In an arithmetic sequence, the third term is 10 and the fifth term is 16.

Question

I'm just working on some summer problems so that I can be more prepared when I go into my class in the fall. I found a website full of problems of the content we will be learning but it doesn't have the answers. I need a little guidance on how to do this problem.

In an arithmetic sequence, the third term is $10$ and the fifth term is $16$.
Find the common difference.
Find the first term.
Find the sum of the first $20$ terms in the sequence.

So, the arithmetic formula is $a_n = a_1 + (n – 1)d$ right?
The common difference is the difference between the terms I think. So $16 - 10 = 6$, but there is a term between that so divided by $2$ it is $3$.

How do I find the first term and the sum of the first 20 terms?

Answer 1

The pedestrian approach is to use your formula $a_n=a_1+(n-1)d$ and plug in the two values you know $$a_3=10=a_1+(3-1)d\\a_5=16=a_1+(5-1)d$$ This is two simultaneous equations that you can solve for $a_1,d$. You have already found $d=3$ essentially by subtracting the two. Now just plug that into one of them and evaluate $a_1$.

Otherwise, since you know $d=3$ you can just count two steps down from $a_3=10$ to get $a_1$

To get the sum of the first $20$ terms you need to know (and should have proved) that $$\sum_{i=1}^ni=\frac 12n(n+1)$$ If you write out the sum of the first $20$ terms you will need $d$ times this with $n=19$ plus to account for the $a$s

Answer 2

You have correctly found the common difference.

The $k$th term of an arithmetic sequence with initial term $a_1$ and common difference $d$ is $$a_k = a_1 + (k - 1)d$$ Since we are given that $a_3 = 10$ and $a_5 = 16$, we obtain \begin{align*} a_3 & = a_1 + (3 - 1)d = 10\\ a_5 & = a_1 + (5 - 1)d = 16 \end{align*} which is a system of two linear equations in two variables. Subtracting the first equation from the second yields $2d = 6 \implies d = 3$, as you found. Substituting $d = 3$ in the equation for $a_3$ yields $a_1 = 4$, as you found in the comments.
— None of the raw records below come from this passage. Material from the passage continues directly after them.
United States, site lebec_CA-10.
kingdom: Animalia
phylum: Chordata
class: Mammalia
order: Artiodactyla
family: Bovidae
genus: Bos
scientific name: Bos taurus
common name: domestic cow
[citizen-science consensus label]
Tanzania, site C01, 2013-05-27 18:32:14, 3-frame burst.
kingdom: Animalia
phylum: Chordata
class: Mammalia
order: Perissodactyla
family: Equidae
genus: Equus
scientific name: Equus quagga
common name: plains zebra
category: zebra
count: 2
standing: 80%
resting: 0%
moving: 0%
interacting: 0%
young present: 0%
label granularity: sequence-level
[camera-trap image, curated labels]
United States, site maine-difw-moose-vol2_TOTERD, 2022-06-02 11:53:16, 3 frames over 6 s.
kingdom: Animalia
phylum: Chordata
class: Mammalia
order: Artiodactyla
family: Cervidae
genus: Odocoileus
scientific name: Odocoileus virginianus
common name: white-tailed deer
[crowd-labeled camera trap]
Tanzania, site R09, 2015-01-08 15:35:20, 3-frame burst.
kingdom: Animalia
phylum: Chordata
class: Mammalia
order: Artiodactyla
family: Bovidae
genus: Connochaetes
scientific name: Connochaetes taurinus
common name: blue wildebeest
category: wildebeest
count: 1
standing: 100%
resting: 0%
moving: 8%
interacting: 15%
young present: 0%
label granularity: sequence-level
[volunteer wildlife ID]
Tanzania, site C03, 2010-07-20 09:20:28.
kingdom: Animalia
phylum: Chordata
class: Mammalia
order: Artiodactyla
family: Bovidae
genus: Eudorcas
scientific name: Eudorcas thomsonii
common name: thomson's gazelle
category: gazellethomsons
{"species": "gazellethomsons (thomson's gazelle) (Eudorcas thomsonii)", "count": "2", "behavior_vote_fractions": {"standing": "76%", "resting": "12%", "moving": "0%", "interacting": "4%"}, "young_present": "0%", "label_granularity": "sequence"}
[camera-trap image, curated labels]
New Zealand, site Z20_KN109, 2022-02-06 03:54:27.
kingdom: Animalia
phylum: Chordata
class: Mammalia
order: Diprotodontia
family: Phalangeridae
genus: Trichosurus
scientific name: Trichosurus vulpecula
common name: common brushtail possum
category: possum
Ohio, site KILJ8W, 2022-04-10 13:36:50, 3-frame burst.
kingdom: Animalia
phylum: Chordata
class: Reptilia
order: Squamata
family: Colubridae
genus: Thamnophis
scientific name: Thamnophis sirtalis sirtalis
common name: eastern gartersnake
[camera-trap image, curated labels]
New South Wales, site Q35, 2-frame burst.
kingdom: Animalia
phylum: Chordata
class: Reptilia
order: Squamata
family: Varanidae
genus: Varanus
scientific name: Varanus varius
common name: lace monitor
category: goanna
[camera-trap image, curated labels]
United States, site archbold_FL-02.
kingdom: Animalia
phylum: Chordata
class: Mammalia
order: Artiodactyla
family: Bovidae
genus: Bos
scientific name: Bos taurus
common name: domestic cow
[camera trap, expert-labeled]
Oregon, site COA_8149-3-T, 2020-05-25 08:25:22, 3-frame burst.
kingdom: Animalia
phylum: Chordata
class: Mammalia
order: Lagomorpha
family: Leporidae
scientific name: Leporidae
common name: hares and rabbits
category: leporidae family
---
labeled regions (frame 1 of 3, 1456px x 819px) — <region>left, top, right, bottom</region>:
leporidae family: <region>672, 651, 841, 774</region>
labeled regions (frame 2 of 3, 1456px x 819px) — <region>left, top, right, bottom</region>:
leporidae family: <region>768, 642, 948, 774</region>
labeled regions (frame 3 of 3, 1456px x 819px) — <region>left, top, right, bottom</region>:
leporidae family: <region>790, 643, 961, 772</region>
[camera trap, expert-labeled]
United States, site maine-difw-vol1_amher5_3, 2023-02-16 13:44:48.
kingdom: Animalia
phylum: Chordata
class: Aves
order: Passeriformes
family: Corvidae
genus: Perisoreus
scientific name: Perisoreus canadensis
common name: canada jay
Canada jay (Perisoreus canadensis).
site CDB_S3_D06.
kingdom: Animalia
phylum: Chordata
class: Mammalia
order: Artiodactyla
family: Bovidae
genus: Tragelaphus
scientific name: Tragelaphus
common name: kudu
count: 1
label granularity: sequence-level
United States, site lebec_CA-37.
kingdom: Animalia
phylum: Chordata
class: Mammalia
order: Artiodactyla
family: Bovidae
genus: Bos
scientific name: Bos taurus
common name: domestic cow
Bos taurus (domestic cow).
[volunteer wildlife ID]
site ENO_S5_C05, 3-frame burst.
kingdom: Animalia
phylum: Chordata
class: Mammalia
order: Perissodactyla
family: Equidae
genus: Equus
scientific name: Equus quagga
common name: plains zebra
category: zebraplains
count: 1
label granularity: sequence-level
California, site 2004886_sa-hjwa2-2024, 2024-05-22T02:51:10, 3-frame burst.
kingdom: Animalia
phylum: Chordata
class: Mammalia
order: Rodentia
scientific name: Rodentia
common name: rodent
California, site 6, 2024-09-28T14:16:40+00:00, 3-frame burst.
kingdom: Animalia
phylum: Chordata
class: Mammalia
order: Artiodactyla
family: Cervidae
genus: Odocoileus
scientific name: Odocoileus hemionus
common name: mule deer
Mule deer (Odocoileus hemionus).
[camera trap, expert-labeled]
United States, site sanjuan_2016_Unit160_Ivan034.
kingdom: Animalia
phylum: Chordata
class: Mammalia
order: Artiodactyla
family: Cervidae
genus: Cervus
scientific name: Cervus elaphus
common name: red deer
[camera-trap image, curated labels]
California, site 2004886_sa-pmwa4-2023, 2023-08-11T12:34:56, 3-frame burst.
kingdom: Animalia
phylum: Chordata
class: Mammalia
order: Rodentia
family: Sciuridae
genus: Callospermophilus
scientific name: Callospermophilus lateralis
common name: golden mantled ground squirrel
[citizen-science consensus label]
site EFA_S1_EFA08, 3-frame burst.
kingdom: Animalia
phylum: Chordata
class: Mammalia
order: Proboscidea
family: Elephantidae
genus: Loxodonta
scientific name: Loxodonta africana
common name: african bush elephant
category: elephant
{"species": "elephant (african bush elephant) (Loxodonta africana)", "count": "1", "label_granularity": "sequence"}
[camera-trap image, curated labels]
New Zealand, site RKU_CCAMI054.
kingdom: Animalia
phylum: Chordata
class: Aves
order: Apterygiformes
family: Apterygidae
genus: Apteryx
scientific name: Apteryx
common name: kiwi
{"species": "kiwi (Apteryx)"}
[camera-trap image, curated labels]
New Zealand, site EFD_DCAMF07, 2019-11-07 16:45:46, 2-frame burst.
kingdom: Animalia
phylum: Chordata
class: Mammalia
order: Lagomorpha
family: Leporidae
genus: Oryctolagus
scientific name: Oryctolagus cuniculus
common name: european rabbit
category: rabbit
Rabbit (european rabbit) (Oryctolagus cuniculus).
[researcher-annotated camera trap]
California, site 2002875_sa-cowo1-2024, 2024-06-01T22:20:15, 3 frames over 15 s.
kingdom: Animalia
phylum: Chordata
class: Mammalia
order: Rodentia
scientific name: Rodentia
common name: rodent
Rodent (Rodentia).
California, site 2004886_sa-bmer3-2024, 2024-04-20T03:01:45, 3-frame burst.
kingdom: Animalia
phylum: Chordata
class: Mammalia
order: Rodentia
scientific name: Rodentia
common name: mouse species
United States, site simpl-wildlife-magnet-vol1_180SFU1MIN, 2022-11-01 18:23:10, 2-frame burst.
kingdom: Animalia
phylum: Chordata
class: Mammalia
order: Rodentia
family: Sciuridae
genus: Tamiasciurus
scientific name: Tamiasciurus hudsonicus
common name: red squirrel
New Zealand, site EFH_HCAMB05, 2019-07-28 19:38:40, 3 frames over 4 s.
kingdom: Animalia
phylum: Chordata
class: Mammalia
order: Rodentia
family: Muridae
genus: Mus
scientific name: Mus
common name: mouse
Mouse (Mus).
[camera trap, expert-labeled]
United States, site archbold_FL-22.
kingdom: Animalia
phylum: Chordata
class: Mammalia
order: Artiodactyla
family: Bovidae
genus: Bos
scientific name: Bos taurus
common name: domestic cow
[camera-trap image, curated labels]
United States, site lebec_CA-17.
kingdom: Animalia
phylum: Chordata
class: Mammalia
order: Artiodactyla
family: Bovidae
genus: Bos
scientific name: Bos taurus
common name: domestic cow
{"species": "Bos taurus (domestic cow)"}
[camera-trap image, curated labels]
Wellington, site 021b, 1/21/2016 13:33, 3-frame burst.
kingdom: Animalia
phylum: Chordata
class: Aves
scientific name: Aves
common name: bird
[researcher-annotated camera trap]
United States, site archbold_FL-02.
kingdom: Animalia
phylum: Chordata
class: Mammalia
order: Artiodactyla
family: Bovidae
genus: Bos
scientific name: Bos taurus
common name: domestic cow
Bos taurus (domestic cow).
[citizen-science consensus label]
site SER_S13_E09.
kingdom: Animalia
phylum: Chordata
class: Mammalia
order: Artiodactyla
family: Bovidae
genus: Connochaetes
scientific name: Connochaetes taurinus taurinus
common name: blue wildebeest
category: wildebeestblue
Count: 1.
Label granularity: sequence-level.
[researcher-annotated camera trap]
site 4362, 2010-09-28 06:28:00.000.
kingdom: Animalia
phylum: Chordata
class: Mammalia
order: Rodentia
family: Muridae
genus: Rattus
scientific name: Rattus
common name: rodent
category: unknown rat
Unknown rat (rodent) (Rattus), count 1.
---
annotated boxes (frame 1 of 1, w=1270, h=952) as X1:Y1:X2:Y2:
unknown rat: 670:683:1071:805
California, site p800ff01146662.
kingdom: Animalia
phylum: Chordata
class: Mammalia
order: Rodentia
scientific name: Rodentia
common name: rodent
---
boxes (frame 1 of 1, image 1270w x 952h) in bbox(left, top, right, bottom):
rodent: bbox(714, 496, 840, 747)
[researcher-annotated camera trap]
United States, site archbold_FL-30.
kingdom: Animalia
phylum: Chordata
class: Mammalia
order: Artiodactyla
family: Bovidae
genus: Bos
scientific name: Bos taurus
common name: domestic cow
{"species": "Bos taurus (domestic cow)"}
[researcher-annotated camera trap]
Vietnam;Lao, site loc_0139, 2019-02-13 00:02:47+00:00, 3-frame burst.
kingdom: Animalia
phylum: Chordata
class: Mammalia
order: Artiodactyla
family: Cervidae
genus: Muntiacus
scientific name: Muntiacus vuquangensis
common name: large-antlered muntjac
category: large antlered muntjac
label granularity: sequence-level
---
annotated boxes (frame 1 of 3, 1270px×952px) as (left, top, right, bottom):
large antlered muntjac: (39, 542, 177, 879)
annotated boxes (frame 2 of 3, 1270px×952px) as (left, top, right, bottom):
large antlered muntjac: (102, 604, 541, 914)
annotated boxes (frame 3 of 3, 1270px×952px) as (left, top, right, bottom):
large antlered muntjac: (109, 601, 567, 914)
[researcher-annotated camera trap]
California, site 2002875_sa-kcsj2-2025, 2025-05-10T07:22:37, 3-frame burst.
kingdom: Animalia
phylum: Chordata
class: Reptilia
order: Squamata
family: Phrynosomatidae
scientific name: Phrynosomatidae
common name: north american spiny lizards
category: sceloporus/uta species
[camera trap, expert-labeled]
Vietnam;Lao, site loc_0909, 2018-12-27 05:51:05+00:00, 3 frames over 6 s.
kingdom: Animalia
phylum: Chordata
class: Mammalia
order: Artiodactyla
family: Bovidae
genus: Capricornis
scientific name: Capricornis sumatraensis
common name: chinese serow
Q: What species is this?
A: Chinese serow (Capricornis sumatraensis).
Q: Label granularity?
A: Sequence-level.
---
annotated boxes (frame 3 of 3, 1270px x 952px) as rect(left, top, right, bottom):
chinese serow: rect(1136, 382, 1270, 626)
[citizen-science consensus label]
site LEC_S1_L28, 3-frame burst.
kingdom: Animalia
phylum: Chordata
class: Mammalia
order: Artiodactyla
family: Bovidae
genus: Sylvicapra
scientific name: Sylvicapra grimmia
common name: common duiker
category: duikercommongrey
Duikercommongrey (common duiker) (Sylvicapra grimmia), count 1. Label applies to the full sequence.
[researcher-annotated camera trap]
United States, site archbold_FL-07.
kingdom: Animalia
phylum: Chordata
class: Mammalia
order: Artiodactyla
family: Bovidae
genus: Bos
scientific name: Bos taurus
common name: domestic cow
The $n$th partial sum (the sum of the first $n$ terms) of an arithmetic series \begin{align*} S_n & = \sum_{k = 1}^{n} a_k\\ & = \sum_{k = 1}^{n} [a_1 + (k - 1)d]\\ & = \sum_{k = 1}^{n} a_1 + \sum_{k = 1}^{n} (k - 1)d\\ & = a_1\sum_{k = 1}^{n} 1 + d\sum_{k = 1}^{n} (k - 1)\\ & = na_1 + \frac{d(n - 1)n}{2} \end{align*} from which you can find $S_{20}$ by substituting $20$ for $n$, $3$ for $d$, and $4$ for $a_1$.

Alternatively, \begin{align*} S_n & = \sum_{k = 1}^{n} a_k\\ & = a_1 + a_2 + a_3 + \cdots + a_{n - 2} + a_{n - 1} + a_n\\ & = a_1 + [a_1 + d] + [a_1 + 2d] + \cdots + [a_1 + (n - 3)d] + [a_1 + (n - 2)d] + [a_1 + (n - 1)d] \end{align*} Since we obtain the same sum if we write the terms in reverse order, we obtain \begin{align*} S_n & = a_n + a_{n - 1} + a_{n - 2} + \cdots + a_3 + a_2 + a_1\\ & = [a_1 + (n - 1)d] + [a_1 + (n - 2)d] + [a_1 + (n - 3)d] + \cdots + [a_1 + 2d] + [a_1 + d] + a_1 \end{align*} Adding the two expressions for $S_n$ yields \begin{alignat*}{10} S_n & = & a_1 & + & [a_1 + d] & + & \cdots & + & [a_1 + (n - 1)d] & + & [a_1 + (n - 1)d]\\ S_n & = & [a_1 + (n - 1)d] & + & [a_1 + (n - 2)d] & + & \cdots & + & [a_1 + d] & + & a_1\\ \hline 2S_n & = & [2a_1 + (n - 1)d] & + & [2a_1 + (n - 1)d] & + & \cdots & + & [2a_1 + (n - 1)d] & + & [2a_1 + (n - 1)d] \end{alignat*} Since there are $n$ columns in that sum, we obtain \begin{align*} 2S_n & = n[2a_1 + (n - 1)d]\\ 2S_n & = n[a_1 + a_1 + (n - 1)d]\\ 2S_n & = n(a_1 + a_n)\\ S_n & = \frac{n(a_1 + a_n)}{2} \end{align*} from which you can find $S_{20}$ by substituting $4$ for $a_1$ and using the formula $a_n = a_1 + (n - 1)d$ with $n = 20$ and $d = 3$ to find $a_{20}$.